╔══
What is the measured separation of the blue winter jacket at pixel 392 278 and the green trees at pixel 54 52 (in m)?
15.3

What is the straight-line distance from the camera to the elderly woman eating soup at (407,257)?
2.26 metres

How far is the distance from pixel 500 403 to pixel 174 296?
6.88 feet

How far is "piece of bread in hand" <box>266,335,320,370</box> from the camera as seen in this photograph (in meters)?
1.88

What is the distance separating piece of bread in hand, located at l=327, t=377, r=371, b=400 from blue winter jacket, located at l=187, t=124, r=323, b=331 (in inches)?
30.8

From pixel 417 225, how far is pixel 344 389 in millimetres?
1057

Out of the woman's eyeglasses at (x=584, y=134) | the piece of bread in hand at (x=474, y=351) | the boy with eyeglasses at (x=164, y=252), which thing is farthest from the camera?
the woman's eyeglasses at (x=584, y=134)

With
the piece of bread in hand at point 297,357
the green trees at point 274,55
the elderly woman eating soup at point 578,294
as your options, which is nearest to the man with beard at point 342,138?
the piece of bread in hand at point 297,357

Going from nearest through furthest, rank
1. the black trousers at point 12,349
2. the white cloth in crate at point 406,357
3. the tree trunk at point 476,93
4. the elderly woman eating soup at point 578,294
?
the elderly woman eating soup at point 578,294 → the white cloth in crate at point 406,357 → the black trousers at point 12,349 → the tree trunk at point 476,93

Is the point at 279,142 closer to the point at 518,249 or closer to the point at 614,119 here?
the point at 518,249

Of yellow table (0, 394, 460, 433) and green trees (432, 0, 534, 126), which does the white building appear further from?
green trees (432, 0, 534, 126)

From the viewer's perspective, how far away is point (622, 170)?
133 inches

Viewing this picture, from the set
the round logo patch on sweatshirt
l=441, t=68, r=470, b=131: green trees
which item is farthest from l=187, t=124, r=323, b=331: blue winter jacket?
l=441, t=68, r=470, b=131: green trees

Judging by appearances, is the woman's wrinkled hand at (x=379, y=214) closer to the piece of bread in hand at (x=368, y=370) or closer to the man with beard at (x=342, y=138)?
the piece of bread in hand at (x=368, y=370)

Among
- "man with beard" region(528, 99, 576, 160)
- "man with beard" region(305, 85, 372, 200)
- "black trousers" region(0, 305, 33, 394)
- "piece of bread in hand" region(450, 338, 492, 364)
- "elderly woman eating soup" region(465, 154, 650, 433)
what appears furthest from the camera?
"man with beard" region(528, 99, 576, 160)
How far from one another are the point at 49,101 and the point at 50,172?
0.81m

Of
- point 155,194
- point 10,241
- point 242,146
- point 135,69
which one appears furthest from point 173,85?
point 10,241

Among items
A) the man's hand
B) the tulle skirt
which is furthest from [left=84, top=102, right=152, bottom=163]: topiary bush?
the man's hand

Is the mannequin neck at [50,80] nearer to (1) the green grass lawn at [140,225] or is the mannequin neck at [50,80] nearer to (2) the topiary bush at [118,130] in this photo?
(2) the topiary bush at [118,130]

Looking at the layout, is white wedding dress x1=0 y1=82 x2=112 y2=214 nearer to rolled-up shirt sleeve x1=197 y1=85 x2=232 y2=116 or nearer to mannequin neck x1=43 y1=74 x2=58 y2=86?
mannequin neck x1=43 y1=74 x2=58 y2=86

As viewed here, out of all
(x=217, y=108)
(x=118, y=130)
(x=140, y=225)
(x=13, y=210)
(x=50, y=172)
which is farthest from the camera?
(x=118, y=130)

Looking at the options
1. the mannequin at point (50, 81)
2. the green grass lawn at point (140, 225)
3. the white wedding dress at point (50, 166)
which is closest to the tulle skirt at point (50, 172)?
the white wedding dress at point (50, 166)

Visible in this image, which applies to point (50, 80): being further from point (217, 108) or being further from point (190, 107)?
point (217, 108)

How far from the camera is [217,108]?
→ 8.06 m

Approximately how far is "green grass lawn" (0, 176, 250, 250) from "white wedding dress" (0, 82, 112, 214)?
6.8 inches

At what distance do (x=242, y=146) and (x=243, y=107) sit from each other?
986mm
╚══
### The task:
Copy the lines exactly, starting at the line that contains "As viewed here, out of all" and continuing through the last of the lines.

### Exercise output:
As viewed here, out of all
(x=217, y=108)
(x=118, y=130)
(x=140, y=225)
(x=13, y=210)
(x=50, y=172)
which is farthest from the camera?
(x=118, y=130)

Looking at the options
1. the mannequin at point (50, 81)
2. the green grass lawn at point (140, 225)
3. the white wedding dress at point (50, 166)
which is closest to the tulle skirt at point (50, 172)?
the white wedding dress at point (50, 166)

Visible in this image, which applies to point (50, 80): being further from point (217, 108) or being further from point (190, 107)?
point (217, 108)

How far from the camera is [217,108]?
→ 8.06 m

Approximately how far is "green grass lawn" (0, 176, 250, 250) from "white wedding dress" (0, 82, 112, 214)?
6.8 inches

At what distance do (x=242, y=146) and (x=243, y=107) sit from each other?
986mm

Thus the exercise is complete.